We remember very specially today Claire’s parents, Claire and Leo, and her brother, Leo, Jr., who now welcome her into an eternal, joyous love. We ask God to fill with hope and peace the hearts of Claire’s sisters, Mary Ann and Peggy Rose, her brothers, Willie and Stevie, her friends, former teachers and students, especially those from Seton Catholic and Holy Redeemer High Schools, her co-workers at McAuley Center, the sisters, staff, and administrators here at Our Lady of Peace Residence, all her IHM and Immaculata sisters, and all who were the recipients of her great-hearted love.
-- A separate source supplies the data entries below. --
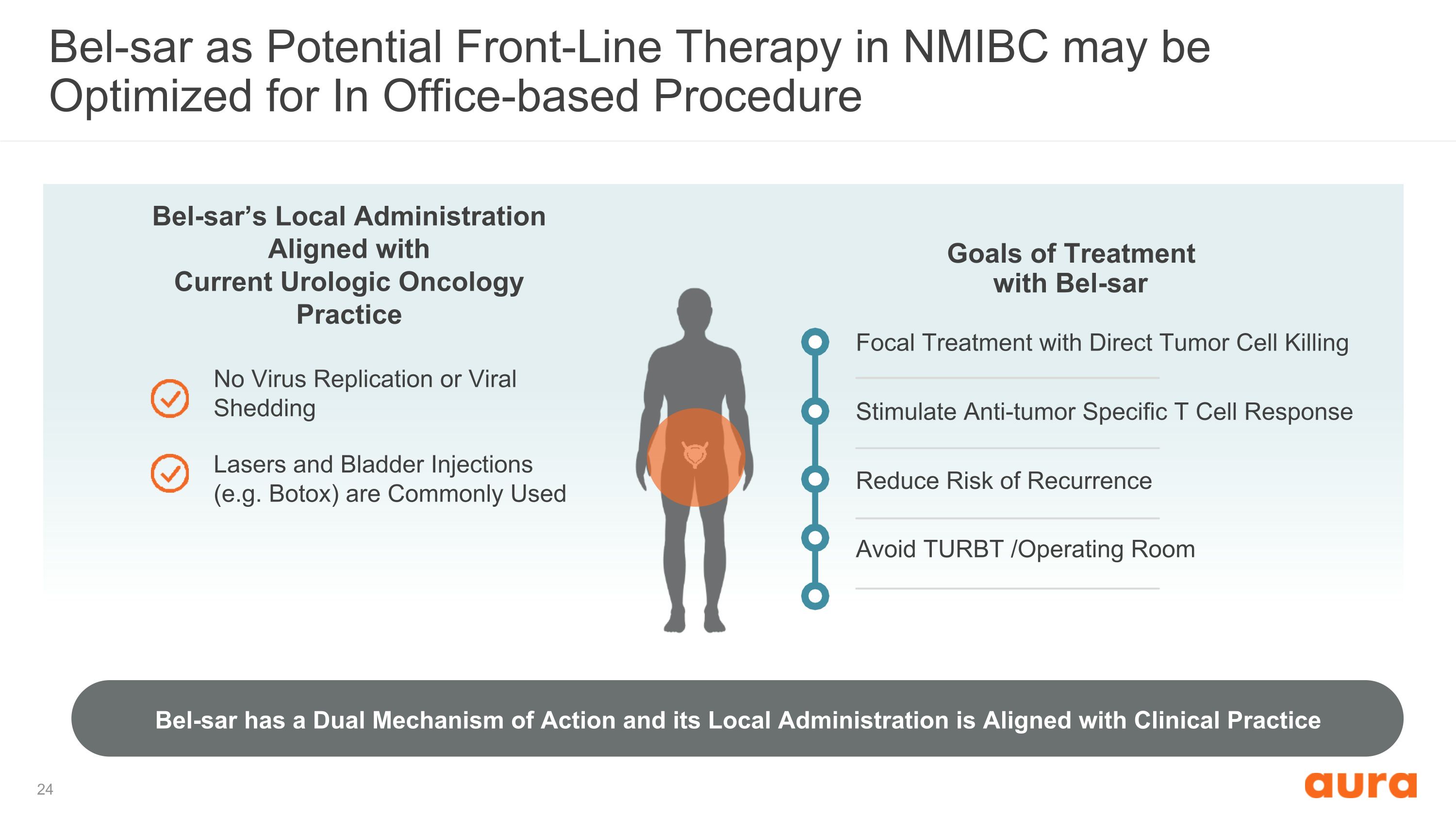 Bel-sar as Potential Front-Line Therapy in NMIBC may be Optimized for In Office-based Procedure

Bel-sar's Local Administration Aligned with Current Urologic Oncology Practice

No Virus Replication or Viral Shedding

Lasers and Bladder Injections (e.g. Botox) are Commonly Used

Goals of Treatment with Bel-sar

Focal Treatment with Direct Tumor Cell Killing

Stimulate Anti-tumor Specific T Cell Response

Reduce Risk of Recurrence

Avoid TURBT /Operating Room

Bel-sar has a Dual Mechanism of Action and its Local Administration is Aligned with Clinical Practice

24

aura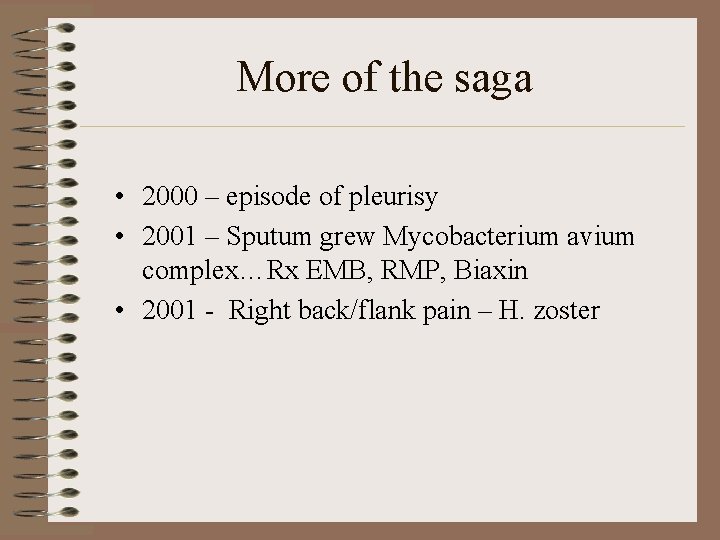 More of the saga

• 2000 – episode of pleurisy
• 2001 – Sputum grew Mycobacterium avium complex…Rx EMB, RMP, Biaxin
• 2001 - Right back/flank pain – H. zoster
Mahatma Gandhi wrote, “To believe in something and not to live it is dishonest.” Claire’s honest presence among us challenged and encouraged us, stretched and comforted us. Her compassion for others softened our hearts. When asked once what she hoped people would say about her after she died, she replied, “I hope they remember me as funny,” a humble request. Claire, we remember you as funny and fun and so much more. You were a character, for sure, but your character taught us so much about life and love and God. We are forever grateful that you were in our lives.

Sister Kate will now place the scriptures on Claire’s casket, for indeed Claire heard the Word of God, she staked her life upon it and received life to the full... the Word now beckons Claire home.